Syria will hold presidential elections that are expected to return President Bashar al-Assad to office on June 3, the country's parliamentary speaker has said.
The first presidential election - after constitutional amendments did away with the old referendum system - will be held amid a civil war that has killed more than 150,000 people, with rebels holding large chunks of territory.
"Elections for the president of the Syrian Arab Republic for Syrians resident in the country will be held on June 3 from 7:00am to 7:00pm," AFP news agency reported quoting Mohammad al-Lahham during a special session of parliament on Monday.
In-depth coverage of escalating violence across Syria
Voting for Syrians living outside the country will take place on May 28, Lahham said, adding that candidates for the presidency could register to run from Tuesday until May 1.
Assad, whose term ends on July 17, is widely expected to run and win another seven-year term in office despite the conflict.
New election rules require candidates to have lived in Syria for the last decade, effectively preventing prominent opposition figures in exile from standing for office.
More than 150,000 people have been killed in the fighting in Syria since March 2011, according to the UK-based monitoring group Syrian Observatory for Human Rights.
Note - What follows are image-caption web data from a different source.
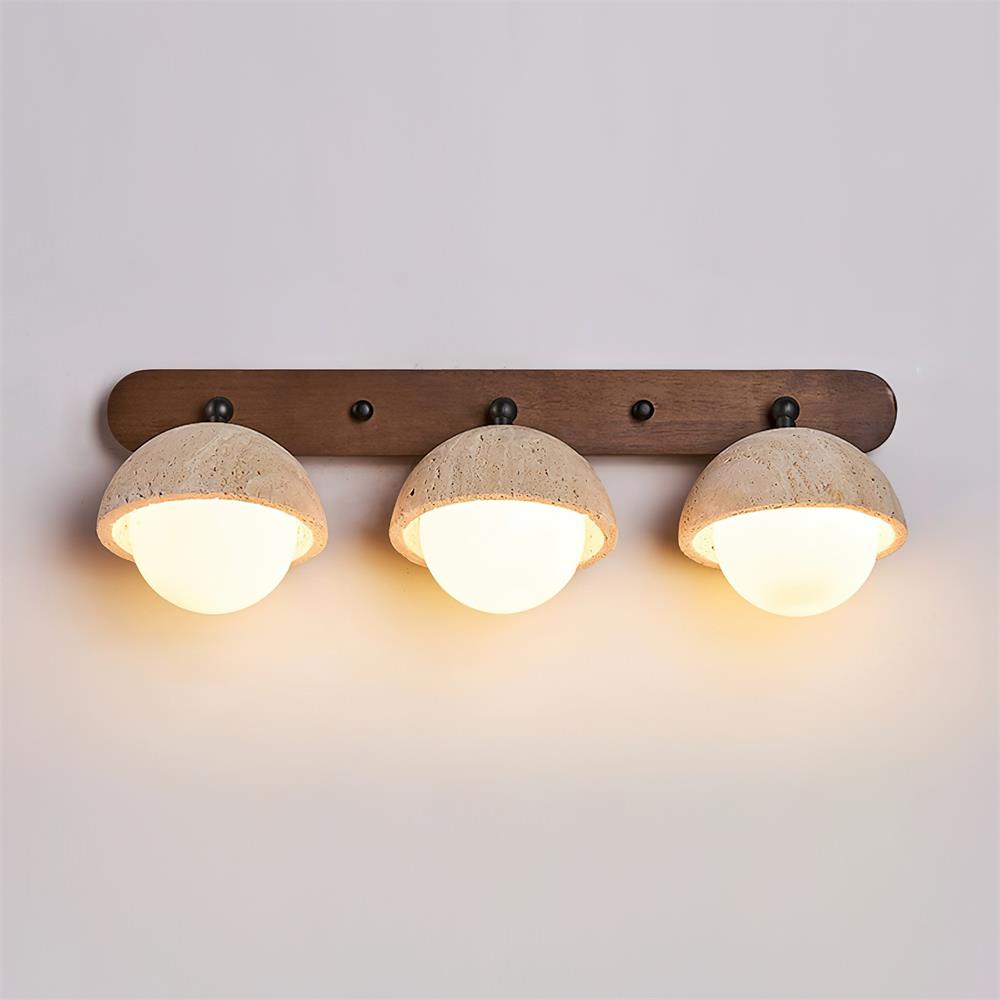 Cirenise Wall Lamp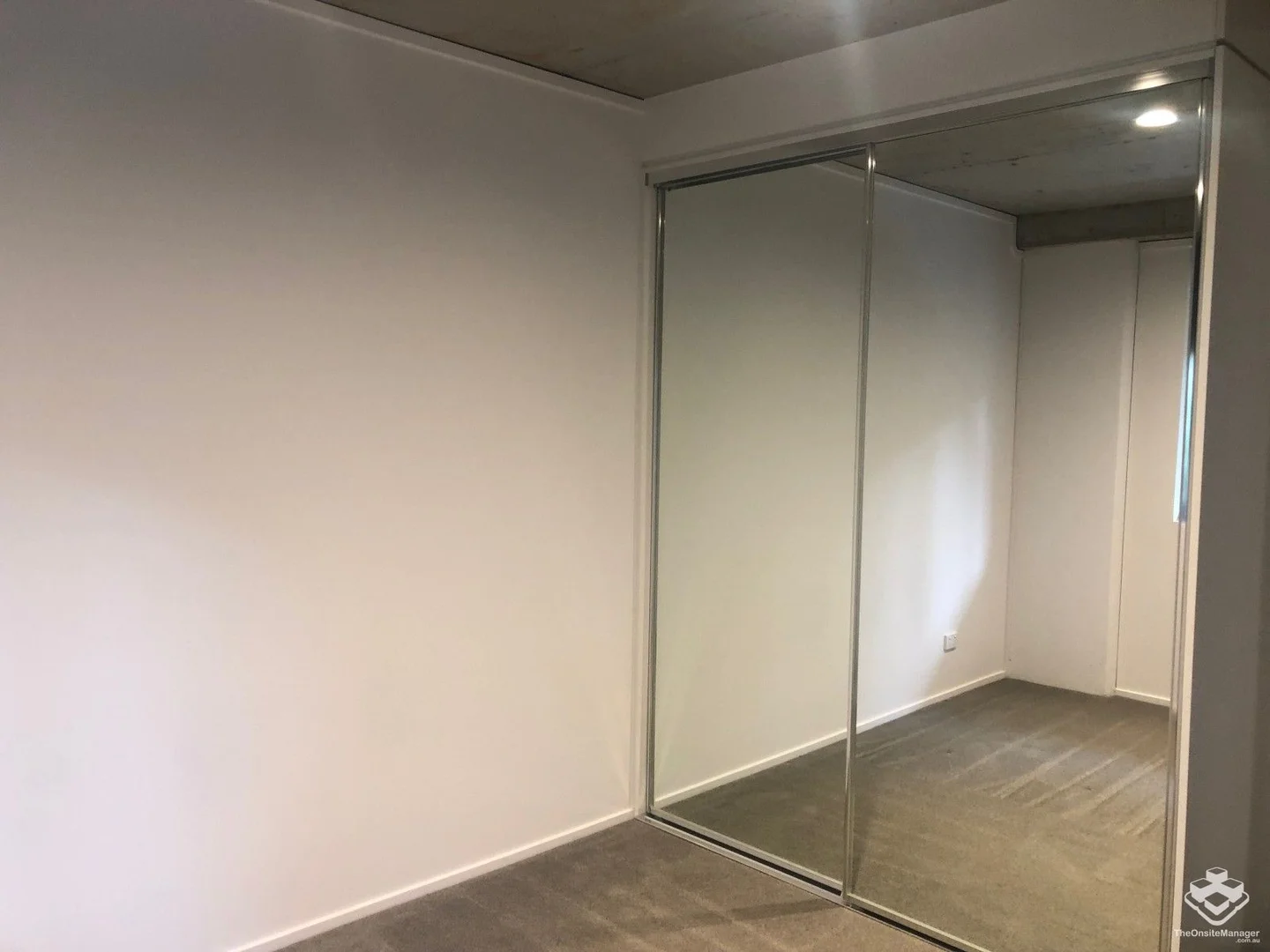 Additional image 5 of ID:21172437/190 Varsity Parade, Varsity Lakes QLD 4227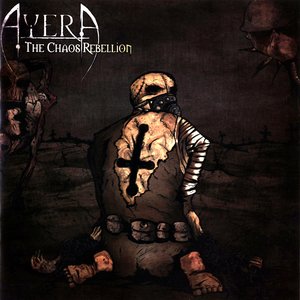 The Chaos Rebellion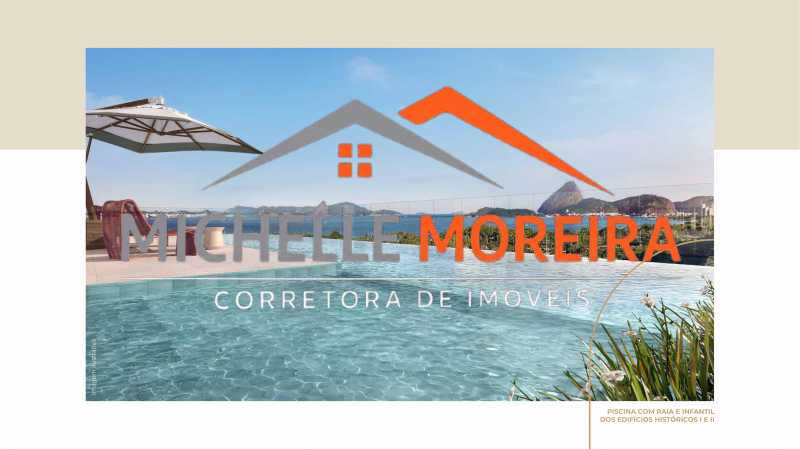 Conheça e005cf24aaad50b7-residencial_g do imóvel - Apartamento com Área Privativa à venda Rua do Russel, Glória, Rio de Janeiro - R$ 4.590.000 - MMAA20003 - 30 e005cf24aaad50b7-residencial_g - 30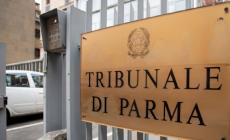 Anni di minacce alla fidanzata: condannato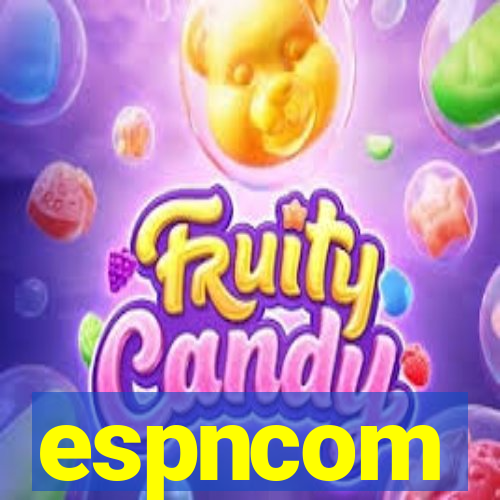 espncom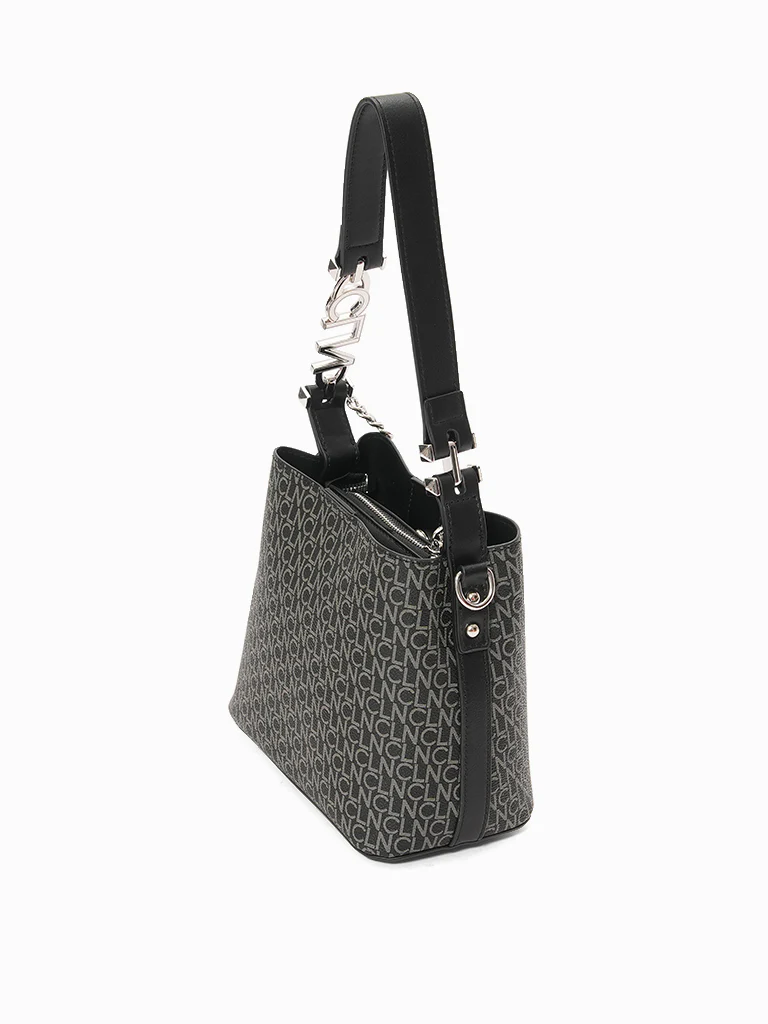 Gwyne Shoulder Bag - Image 10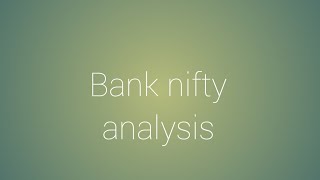 Intraday Trading Through Money Control App. screenshot 4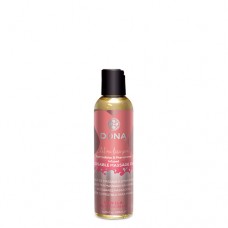 Dona Kissable Massage oil Vanilla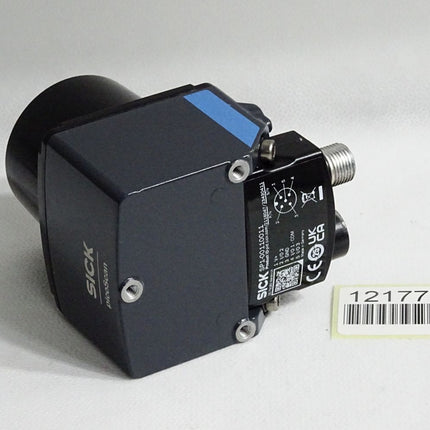 Sick Lidar-Sensor picoScan150 PICS150-01000 Pro-1 + 1134609 SP1-00110011 2116047
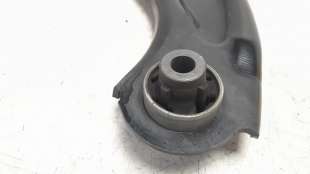 Recambio de brazo suspension delantero derecho para citroën c4 picasso 2013- feel referencia OEM IAM 1682729580 BR2139  2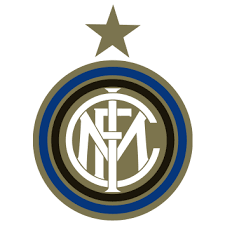 El inter, con el delantero argentino lautaro martínez como titular, logró este domingo un triunfo clave sobre la juventus en la decimoctava fecha de la serie a y se subió a la cima de la tabla de posiciones junto al milan, a la espera del resultado del milan frente al cagliari. Inter Milan Lose Unbeaten Record With Shock Udinese Defeat As Com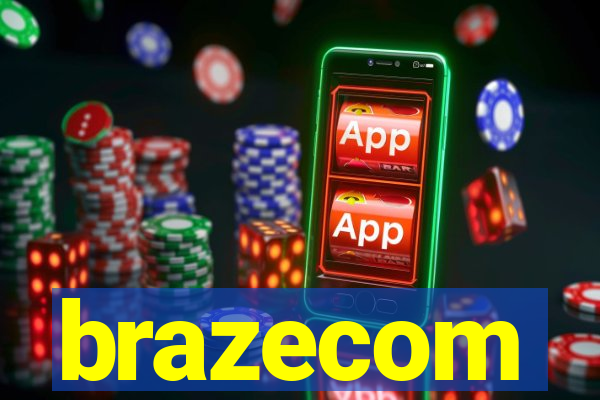 brazecom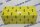 VEGA SWING81A SWING81A.XGAVXPRX vibrationsgrenzschalter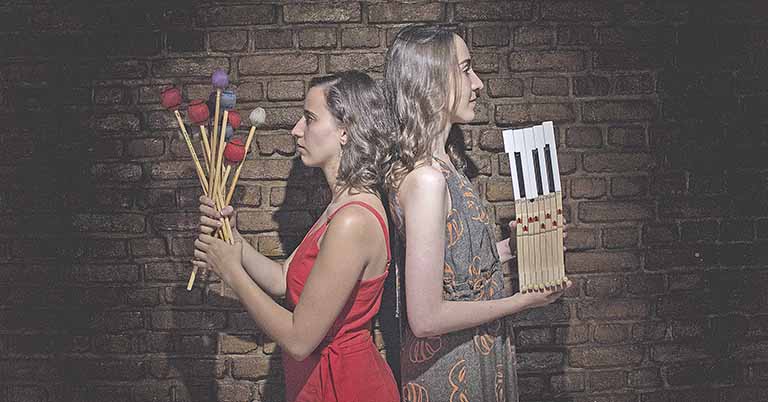 Savassi Festival celebra jazz com formato para reflexão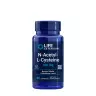 Life Extension N-Acetyl-L-Cysteine 600 mg (60 Capsule)
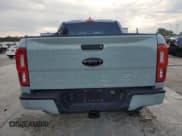 ✅ 2021 Ford Ranger XLT • VIN: 1FTER4FH9MLD22673 • Lot: 83840445. Listed on Copart with 59,357 mi. Free auction sales archive from the USA and detailed vehicle history report at DreamBid. Image 6.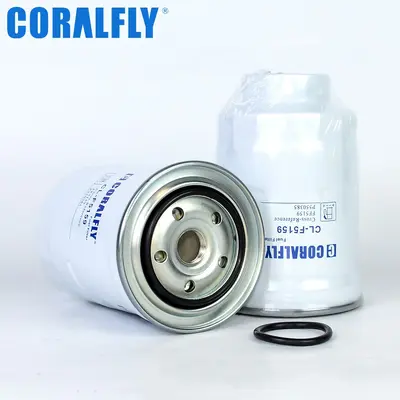 Luftfilter-Set für den Außenhandel, Bestseller: Luftfilter 842280 X770132 PA3483 AF4581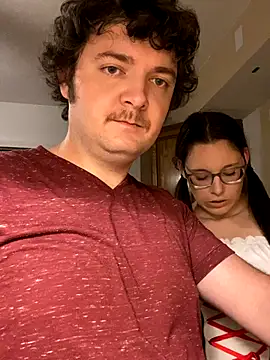 Mommasaurrex online show from September 25, 2:59 am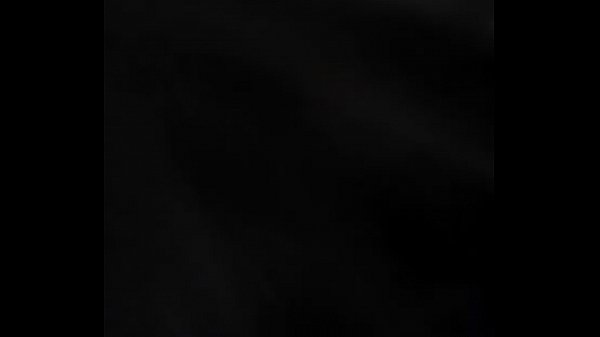 My bitch give me sum wet sloppy head 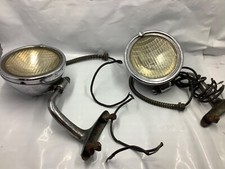 1930 1931 buick for sale  Frazeysburg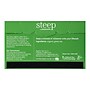 Steep Green Tea Bags, 20/Box (17703)~#|#~sp44335574_sc7
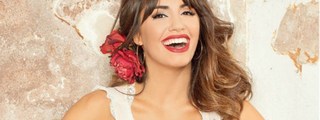 cuanto sabes de lali esposito?
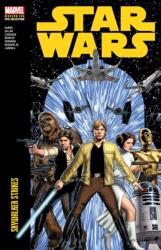 Star Wars Modern Era Epic Collection: Skywalker Strikes (2024)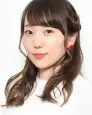 Kohara Konomi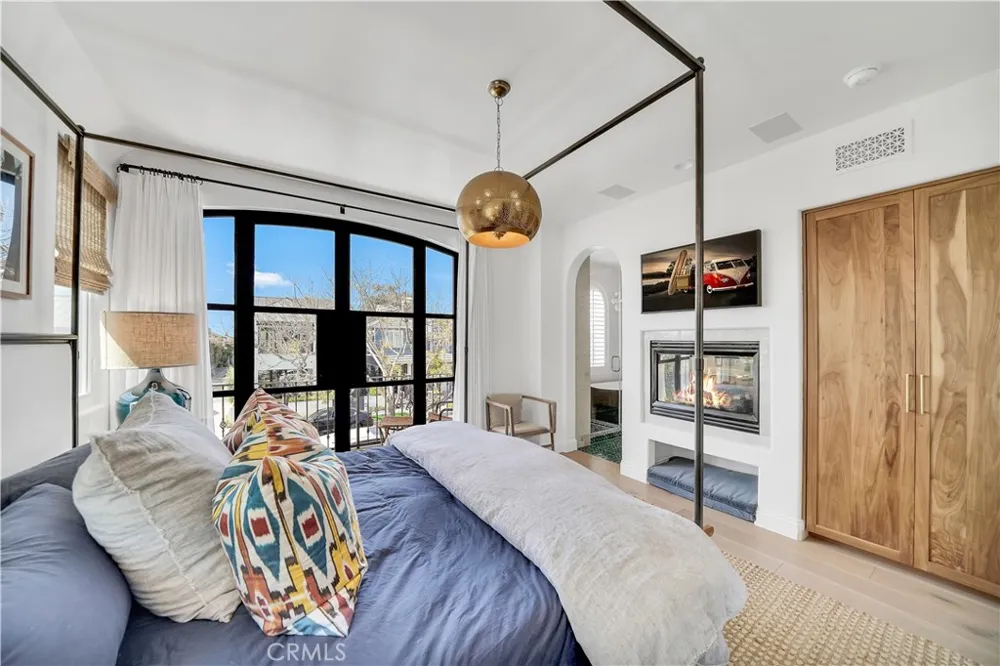 412 Acacia Avenue Corona del Mar, CA 92625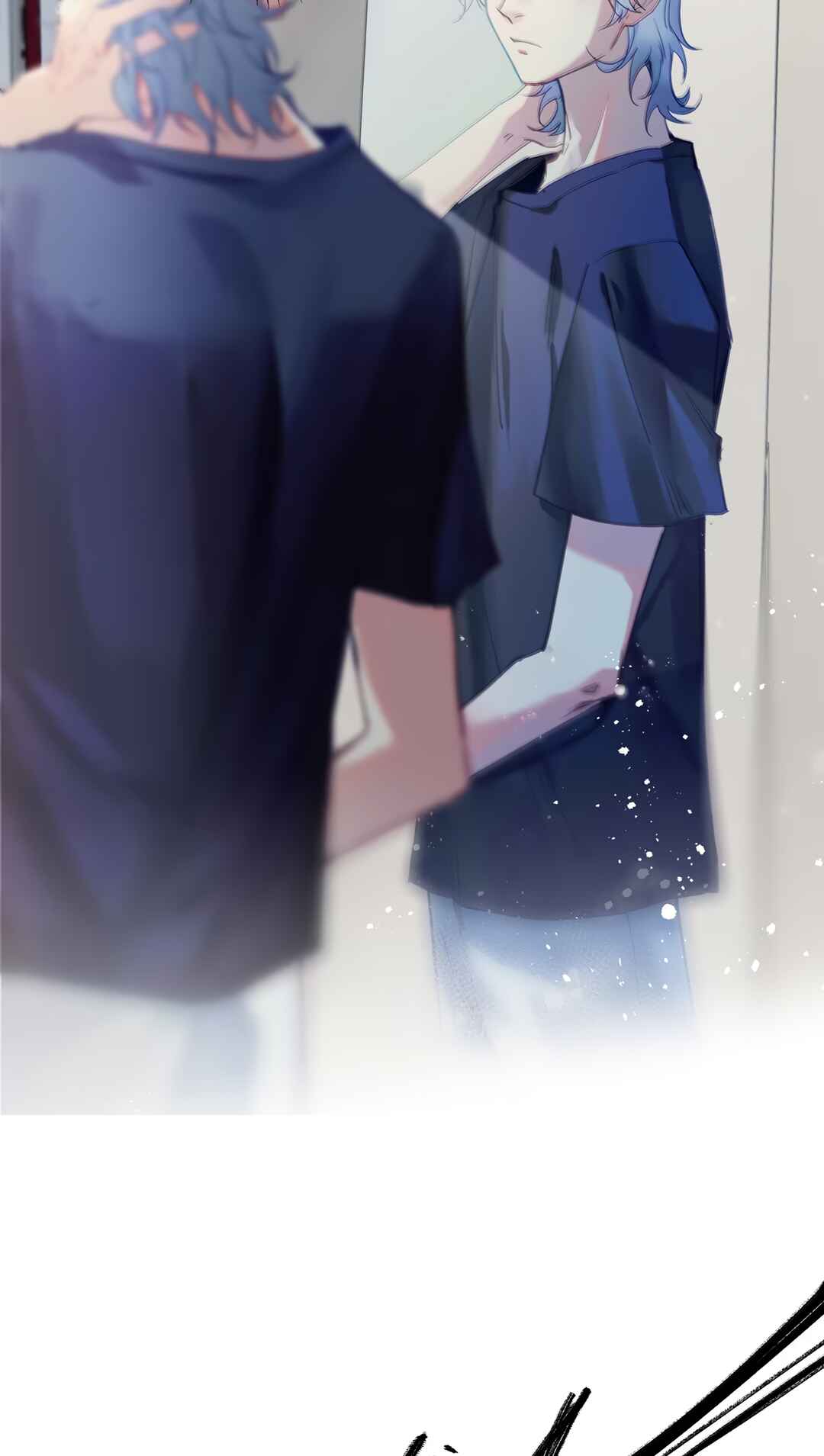 Chapter 2 - Page 11
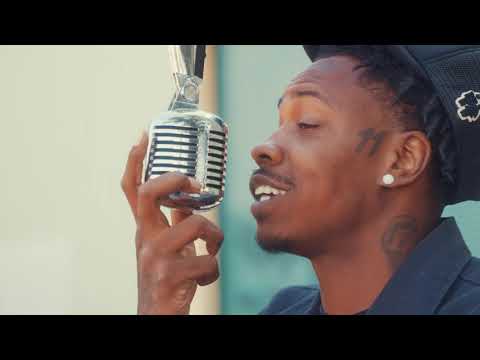 On The Set Ep. 12 w/ 1100himself - PIKACHU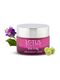 POND's Bright Beauty Cream 50g - Image 8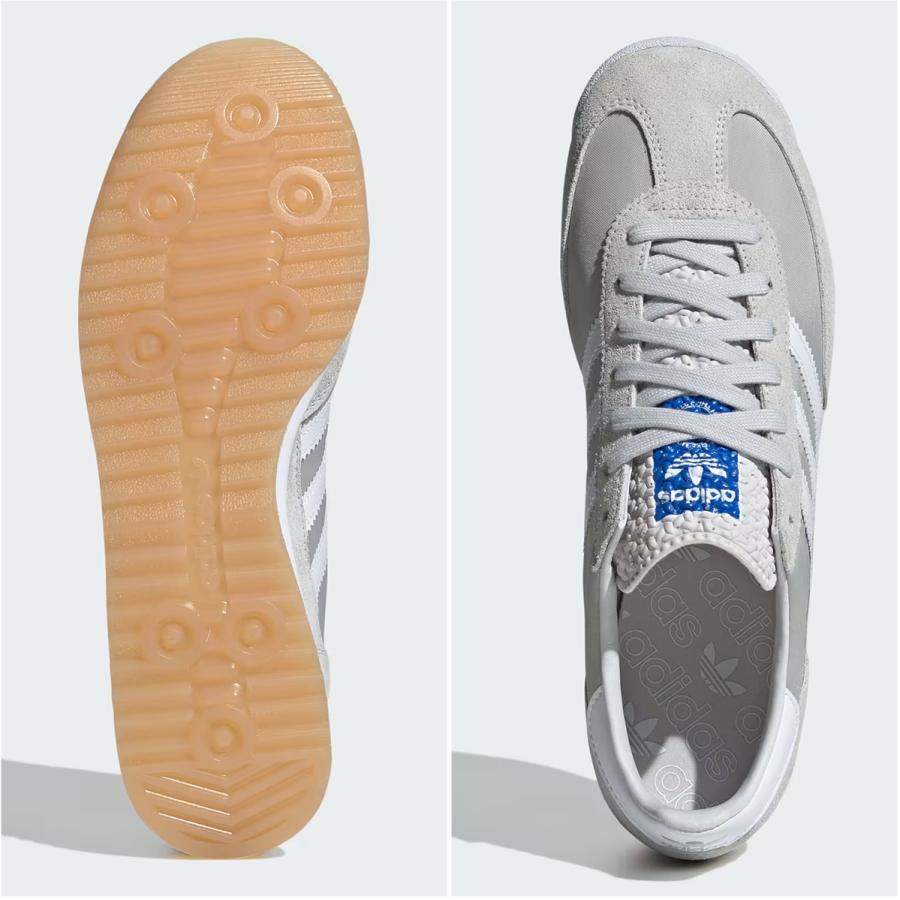 adidas（アディダス） SL 72 RS JI1281 adidas スニーカー レトロ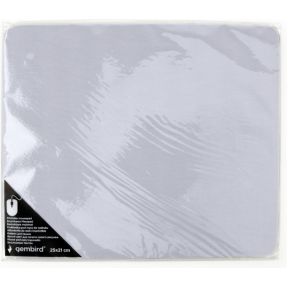 Gembird mouse pad - medium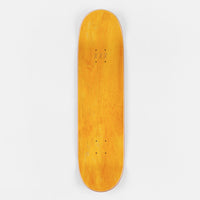 Yardsale Freakface Deck - 8.25" thumbnail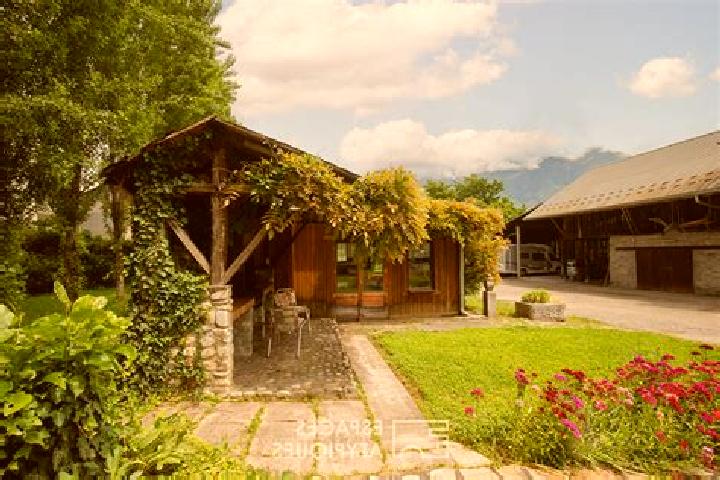 escort Sainte-Helene-sur-Isere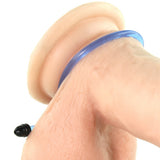 In the Navy Power Cock Ring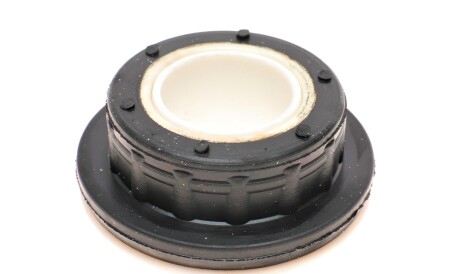 Фото 3 - Сайлентблок рычага BELGUM PARTS BG1001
The conflict, which began with peaceful protests against Assad's government, has also displaced nearly half of Syria's population inside and outside the country.
The government has not laid out how it plans to hold elections under the circumstances.
Earlier on Monday, activists reported five killed by barrel bombing in Aleppo's al-Sakhour district.
Syrian state media reported five deaths from a mortar shells near the parliament building in Damascus.